— start of Source document —

The shareholder relationship still stands, but, as I have illustrated, it is probably a lot stronger than what would have been originally anticipated. It reflects the primacy of public expenditure, which is critical in the current climate, because the focus in all Departments is on making sure that they do not overspend and, where possible, avoid underspends or keep them to an absolute minimum. That has required a lot more close monitoring on a monthly basis by the shareholder unit.

Although the letter states that the company has freedoms and flexibilities, or was created to have certain freedoms and flexibilities, such as the ability to move capital between years within a planning cycle, the reality is that that is not possible at the moment. That is noted and emphasised in the revised governance letter.

The letter refers to the chief executive being the accounting officer and the requirement for him and the company to adhere to the principles of managing public money in Northern Ireland. It also reflects the fact that the independent review team findings at the start of the previous calendar year also had an impact on the governance arrangements and led to an action plan that has resulted in some changes to the existing governance arrangements.

The letter reflects the fact that the relationship between the shareholder unit and the water policy division is much closer than what would have been anticipated originally. The intention would have been for the two units to be much more separate, but from a risk perspective they have to work more closely.

The letter includes an additional delegation in the financial delegations, basically asking the company to draw anything that could be deemed to be novel or contentious to the shareholders’ attentions. That measure is all-encompassing but, to be honest, it is necessary in the current environment because there has been a lack of clarity on when Department of Finance and Personnel approval has to be sought. We have had to adopt a pragmatic approach in many instances.

The letter highlights the role of the Department in the Northern Ireland Water audit arrangements. I have been attending the Northern Ireland Water audit committee meetings since March last year. The senior finance director in the Department meets with the chairperson of the Northern Ireland Water audit committee twice a year. From this year, the company will be required to give an opinion on regularity. That was not required last year, so there was an unusual set circumstances in which the Department’s accounts were qualified but Northern Ireland Water’s accounts were not, as a result of the procurement irregularities.

The company is also required to produce a pay remit in line with public sector pay remit guidance. Those are things that would not have been anticipated at the outset, because Northern Ireland Water was set up to have the freedom to negotiate its own pay settlements.

The Committee will not be aware that the annexe on financial delegations was reissued last Monday to reflect a change in the Department’s delegations. A decision was taken that the Minister will now need to approve all external consultancies regardless of value, excluding things that would normally be considered as capital spend apart from external consultancies involved up to the point of approval of a project. That is the main change.

There was no substantive change to the governance letter itself. The only other difference was that the accounting officer letter that was previously included as an annexe to the revised letter issued last November has been replaced by the accounting officer letter issued by Trevor Haslett, as interim chief executive, in January.

— end of Source document —

**Short problem 1:** Duplicate the governance-letter passage starting with "The shareholder relationship" and going on through "the shareholder unit.".
**Short problem 2:** Find every line of the listing that holds the string "instances", matching case, and copy each one.

— start of Raw records —

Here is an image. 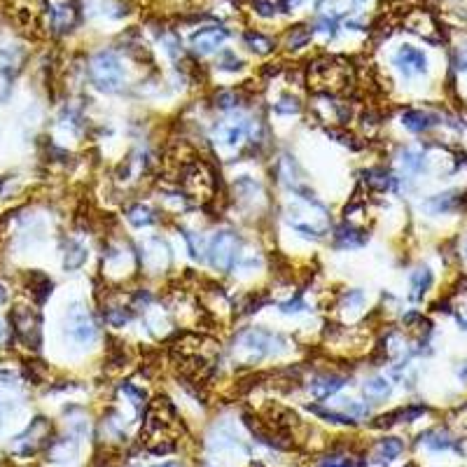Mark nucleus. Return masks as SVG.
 I'll use <instances>...</instances> for the list:
<instances>
[{"instance_id":"nucleus-1","label":"nucleus","mask_w":467,"mask_h":467,"mask_svg":"<svg viewBox=\"0 0 467 467\" xmlns=\"http://www.w3.org/2000/svg\"><path fill=\"white\" fill-rule=\"evenodd\" d=\"M89 75H91V82H94L101 91L112 94V91H117L119 87H122L124 68H122V64H119L115 52L103 49V52H99L94 59H91Z\"/></svg>"},{"instance_id":"nucleus-2","label":"nucleus","mask_w":467,"mask_h":467,"mask_svg":"<svg viewBox=\"0 0 467 467\" xmlns=\"http://www.w3.org/2000/svg\"><path fill=\"white\" fill-rule=\"evenodd\" d=\"M236 250H238V238L233 231H218L210 238L206 253L208 260L213 264V269L218 271H229L233 260H236Z\"/></svg>"},{"instance_id":"nucleus-3","label":"nucleus","mask_w":467,"mask_h":467,"mask_svg":"<svg viewBox=\"0 0 467 467\" xmlns=\"http://www.w3.org/2000/svg\"><path fill=\"white\" fill-rule=\"evenodd\" d=\"M276 344H283V339L278 334L266 332V329H248V332H243L238 337V346L255 357H264L276 353Z\"/></svg>"},{"instance_id":"nucleus-4","label":"nucleus","mask_w":467,"mask_h":467,"mask_svg":"<svg viewBox=\"0 0 467 467\" xmlns=\"http://www.w3.org/2000/svg\"><path fill=\"white\" fill-rule=\"evenodd\" d=\"M66 329H68V334H71V339L77 341V344H91V341L96 339V325L91 320L89 311L82 309L79 304L68 309Z\"/></svg>"},{"instance_id":"nucleus-5","label":"nucleus","mask_w":467,"mask_h":467,"mask_svg":"<svg viewBox=\"0 0 467 467\" xmlns=\"http://www.w3.org/2000/svg\"><path fill=\"white\" fill-rule=\"evenodd\" d=\"M16 24L24 28H38L40 19L47 14V0H10Z\"/></svg>"},{"instance_id":"nucleus-6","label":"nucleus","mask_w":467,"mask_h":467,"mask_svg":"<svg viewBox=\"0 0 467 467\" xmlns=\"http://www.w3.org/2000/svg\"><path fill=\"white\" fill-rule=\"evenodd\" d=\"M49 435V423L45 418H36L31 425L26 428L24 435L16 437V444H14V453L19 455H31L36 453L40 446L45 444Z\"/></svg>"},{"instance_id":"nucleus-7","label":"nucleus","mask_w":467,"mask_h":467,"mask_svg":"<svg viewBox=\"0 0 467 467\" xmlns=\"http://www.w3.org/2000/svg\"><path fill=\"white\" fill-rule=\"evenodd\" d=\"M395 66L400 68L404 77H414V75H423L428 71V59H425V54L420 49L412 47V45H404L395 54Z\"/></svg>"},{"instance_id":"nucleus-8","label":"nucleus","mask_w":467,"mask_h":467,"mask_svg":"<svg viewBox=\"0 0 467 467\" xmlns=\"http://www.w3.org/2000/svg\"><path fill=\"white\" fill-rule=\"evenodd\" d=\"M12 323H14L16 334H19L28 346L38 349V344H40V318L36 316V313H33L31 309L19 306V309L12 313Z\"/></svg>"},{"instance_id":"nucleus-9","label":"nucleus","mask_w":467,"mask_h":467,"mask_svg":"<svg viewBox=\"0 0 467 467\" xmlns=\"http://www.w3.org/2000/svg\"><path fill=\"white\" fill-rule=\"evenodd\" d=\"M227 38H229V33H227L225 28H218V26L201 28V31H197L194 36H192V49L201 56L213 54Z\"/></svg>"},{"instance_id":"nucleus-10","label":"nucleus","mask_w":467,"mask_h":467,"mask_svg":"<svg viewBox=\"0 0 467 467\" xmlns=\"http://www.w3.org/2000/svg\"><path fill=\"white\" fill-rule=\"evenodd\" d=\"M346 386L344 377H334V374H325V377H316L309 383V390L316 400H329L334 392H339Z\"/></svg>"},{"instance_id":"nucleus-11","label":"nucleus","mask_w":467,"mask_h":467,"mask_svg":"<svg viewBox=\"0 0 467 467\" xmlns=\"http://www.w3.org/2000/svg\"><path fill=\"white\" fill-rule=\"evenodd\" d=\"M47 16H49V26H52L56 33L71 31V26L75 24V10H73L68 3L49 5Z\"/></svg>"},{"instance_id":"nucleus-12","label":"nucleus","mask_w":467,"mask_h":467,"mask_svg":"<svg viewBox=\"0 0 467 467\" xmlns=\"http://www.w3.org/2000/svg\"><path fill=\"white\" fill-rule=\"evenodd\" d=\"M402 451H404L402 440H397V437H386V440H381L377 446H374L372 458L377 465H388L390 460H395Z\"/></svg>"},{"instance_id":"nucleus-13","label":"nucleus","mask_w":467,"mask_h":467,"mask_svg":"<svg viewBox=\"0 0 467 467\" xmlns=\"http://www.w3.org/2000/svg\"><path fill=\"white\" fill-rule=\"evenodd\" d=\"M215 134L220 136L222 143H227V145H238L243 138H246V134H248V122L238 119V122L220 124V127L215 129Z\"/></svg>"},{"instance_id":"nucleus-14","label":"nucleus","mask_w":467,"mask_h":467,"mask_svg":"<svg viewBox=\"0 0 467 467\" xmlns=\"http://www.w3.org/2000/svg\"><path fill=\"white\" fill-rule=\"evenodd\" d=\"M402 124L409 131H414V134H420V131H428L435 127L437 117L430 115V112H423V110H407L402 115Z\"/></svg>"},{"instance_id":"nucleus-15","label":"nucleus","mask_w":467,"mask_h":467,"mask_svg":"<svg viewBox=\"0 0 467 467\" xmlns=\"http://www.w3.org/2000/svg\"><path fill=\"white\" fill-rule=\"evenodd\" d=\"M420 440L425 442V446H430L432 451H449V449H458V440L449 430H430L425 435H420Z\"/></svg>"},{"instance_id":"nucleus-16","label":"nucleus","mask_w":467,"mask_h":467,"mask_svg":"<svg viewBox=\"0 0 467 467\" xmlns=\"http://www.w3.org/2000/svg\"><path fill=\"white\" fill-rule=\"evenodd\" d=\"M87 262V248L82 246L79 241H68L66 246V257H64V266L68 271H75Z\"/></svg>"},{"instance_id":"nucleus-17","label":"nucleus","mask_w":467,"mask_h":467,"mask_svg":"<svg viewBox=\"0 0 467 467\" xmlns=\"http://www.w3.org/2000/svg\"><path fill=\"white\" fill-rule=\"evenodd\" d=\"M364 395L369 400H386L390 395V381L386 377H374L369 381H364Z\"/></svg>"},{"instance_id":"nucleus-18","label":"nucleus","mask_w":467,"mask_h":467,"mask_svg":"<svg viewBox=\"0 0 467 467\" xmlns=\"http://www.w3.org/2000/svg\"><path fill=\"white\" fill-rule=\"evenodd\" d=\"M21 54L16 49L10 47H0V77H12L19 68Z\"/></svg>"},{"instance_id":"nucleus-19","label":"nucleus","mask_w":467,"mask_h":467,"mask_svg":"<svg viewBox=\"0 0 467 467\" xmlns=\"http://www.w3.org/2000/svg\"><path fill=\"white\" fill-rule=\"evenodd\" d=\"M127 218L134 227H147V225H155L157 222V215L152 208L143 206V203H138V206L129 208L127 210Z\"/></svg>"},{"instance_id":"nucleus-20","label":"nucleus","mask_w":467,"mask_h":467,"mask_svg":"<svg viewBox=\"0 0 467 467\" xmlns=\"http://www.w3.org/2000/svg\"><path fill=\"white\" fill-rule=\"evenodd\" d=\"M432 286L430 269H418L412 273V299H420Z\"/></svg>"},{"instance_id":"nucleus-21","label":"nucleus","mask_w":467,"mask_h":467,"mask_svg":"<svg viewBox=\"0 0 467 467\" xmlns=\"http://www.w3.org/2000/svg\"><path fill=\"white\" fill-rule=\"evenodd\" d=\"M337 238H339V246L341 248H355V246H362L364 241H367V236H364L362 231L353 229V227H339L337 229Z\"/></svg>"},{"instance_id":"nucleus-22","label":"nucleus","mask_w":467,"mask_h":467,"mask_svg":"<svg viewBox=\"0 0 467 467\" xmlns=\"http://www.w3.org/2000/svg\"><path fill=\"white\" fill-rule=\"evenodd\" d=\"M364 180H367L369 187H374V190H390L392 187V178L388 173H386L383 168H374V171H367L364 173Z\"/></svg>"},{"instance_id":"nucleus-23","label":"nucleus","mask_w":467,"mask_h":467,"mask_svg":"<svg viewBox=\"0 0 467 467\" xmlns=\"http://www.w3.org/2000/svg\"><path fill=\"white\" fill-rule=\"evenodd\" d=\"M400 162H402V168L409 171V173H418V171L423 168V155H420L418 150H412V147L402 150Z\"/></svg>"},{"instance_id":"nucleus-24","label":"nucleus","mask_w":467,"mask_h":467,"mask_svg":"<svg viewBox=\"0 0 467 467\" xmlns=\"http://www.w3.org/2000/svg\"><path fill=\"white\" fill-rule=\"evenodd\" d=\"M246 42H248V47L257 54H269L273 49V40L262 36V33H253V31L246 33Z\"/></svg>"},{"instance_id":"nucleus-25","label":"nucleus","mask_w":467,"mask_h":467,"mask_svg":"<svg viewBox=\"0 0 467 467\" xmlns=\"http://www.w3.org/2000/svg\"><path fill=\"white\" fill-rule=\"evenodd\" d=\"M362 463L353 455H325L318 460V467H360Z\"/></svg>"},{"instance_id":"nucleus-26","label":"nucleus","mask_w":467,"mask_h":467,"mask_svg":"<svg viewBox=\"0 0 467 467\" xmlns=\"http://www.w3.org/2000/svg\"><path fill=\"white\" fill-rule=\"evenodd\" d=\"M313 414H318L325 420H332V423H341V425H353L355 420L351 416H346L344 412H329V409H320V407H309Z\"/></svg>"},{"instance_id":"nucleus-27","label":"nucleus","mask_w":467,"mask_h":467,"mask_svg":"<svg viewBox=\"0 0 467 467\" xmlns=\"http://www.w3.org/2000/svg\"><path fill=\"white\" fill-rule=\"evenodd\" d=\"M309 40H311V31H306L304 26H297V28H292V33L288 36V45L292 49H299V47H304Z\"/></svg>"},{"instance_id":"nucleus-28","label":"nucleus","mask_w":467,"mask_h":467,"mask_svg":"<svg viewBox=\"0 0 467 467\" xmlns=\"http://www.w3.org/2000/svg\"><path fill=\"white\" fill-rule=\"evenodd\" d=\"M344 414L351 416L353 420H357V418H364V416H369V407H364V404L351 400V402L344 404Z\"/></svg>"},{"instance_id":"nucleus-29","label":"nucleus","mask_w":467,"mask_h":467,"mask_svg":"<svg viewBox=\"0 0 467 467\" xmlns=\"http://www.w3.org/2000/svg\"><path fill=\"white\" fill-rule=\"evenodd\" d=\"M281 8L278 0H255V10H257L260 16H273Z\"/></svg>"},{"instance_id":"nucleus-30","label":"nucleus","mask_w":467,"mask_h":467,"mask_svg":"<svg viewBox=\"0 0 467 467\" xmlns=\"http://www.w3.org/2000/svg\"><path fill=\"white\" fill-rule=\"evenodd\" d=\"M276 112H278V115H292V112H299L297 99H290V96H283L281 103H276Z\"/></svg>"},{"instance_id":"nucleus-31","label":"nucleus","mask_w":467,"mask_h":467,"mask_svg":"<svg viewBox=\"0 0 467 467\" xmlns=\"http://www.w3.org/2000/svg\"><path fill=\"white\" fill-rule=\"evenodd\" d=\"M129 313L124 311V309H115V311H108L105 313V320L112 325V327H122V325H127L129 323Z\"/></svg>"},{"instance_id":"nucleus-32","label":"nucleus","mask_w":467,"mask_h":467,"mask_svg":"<svg viewBox=\"0 0 467 467\" xmlns=\"http://www.w3.org/2000/svg\"><path fill=\"white\" fill-rule=\"evenodd\" d=\"M220 68H225V71H238L241 68V59H236L231 52H225L220 56Z\"/></svg>"},{"instance_id":"nucleus-33","label":"nucleus","mask_w":467,"mask_h":467,"mask_svg":"<svg viewBox=\"0 0 467 467\" xmlns=\"http://www.w3.org/2000/svg\"><path fill=\"white\" fill-rule=\"evenodd\" d=\"M278 306H281L283 313H299L301 309H304V301H301V299H290V301H283V304H278Z\"/></svg>"},{"instance_id":"nucleus-34","label":"nucleus","mask_w":467,"mask_h":467,"mask_svg":"<svg viewBox=\"0 0 467 467\" xmlns=\"http://www.w3.org/2000/svg\"><path fill=\"white\" fill-rule=\"evenodd\" d=\"M233 101H236V99H233V94H229V91H225V94H220V96H218V105H220V108H225V110H227V108H231V105H233Z\"/></svg>"},{"instance_id":"nucleus-35","label":"nucleus","mask_w":467,"mask_h":467,"mask_svg":"<svg viewBox=\"0 0 467 467\" xmlns=\"http://www.w3.org/2000/svg\"><path fill=\"white\" fill-rule=\"evenodd\" d=\"M458 377L460 379H463L465 381V383H467V362L463 364V367H460V372H458Z\"/></svg>"},{"instance_id":"nucleus-36","label":"nucleus","mask_w":467,"mask_h":467,"mask_svg":"<svg viewBox=\"0 0 467 467\" xmlns=\"http://www.w3.org/2000/svg\"><path fill=\"white\" fill-rule=\"evenodd\" d=\"M5 299H8V292H5V288L3 286H0V304H3V301Z\"/></svg>"},{"instance_id":"nucleus-37","label":"nucleus","mask_w":467,"mask_h":467,"mask_svg":"<svg viewBox=\"0 0 467 467\" xmlns=\"http://www.w3.org/2000/svg\"><path fill=\"white\" fill-rule=\"evenodd\" d=\"M5 337V325H3V320H0V339Z\"/></svg>"},{"instance_id":"nucleus-38","label":"nucleus","mask_w":467,"mask_h":467,"mask_svg":"<svg viewBox=\"0 0 467 467\" xmlns=\"http://www.w3.org/2000/svg\"><path fill=\"white\" fill-rule=\"evenodd\" d=\"M159 467H180L178 463H164V465H159Z\"/></svg>"},{"instance_id":"nucleus-39","label":"nucleus","mask_w":467,"mask_h":467,"mask_svg":"<svg viewBox=\"0 0 467 467\" xmlns=\"http://www.w3.org/2000/svg\"><path fill=\"white\" fill-rule=\"evenodd\" d=\"M355 3H364V0H355Z\"/></svg>"}]
</instances>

— end of Raw records —

**Written reply 1:**
The shareholder relationship still stands, but, as I have illustrated, it is probably a lot stronger than what would have been originally anticipated. It reflects the primacy of public expenditure, which is critical in the current climate, because the focus in all Departments is on making sure that they do not overspend and, where possible, avoid underspends or keep them to an absolute minimum. That has required a lot more close monitoring on a monthly basis by the shareholder unit.

**Written reply 2:**
 I'll use <instances>...</instances> for the list:
<instances>
</instances>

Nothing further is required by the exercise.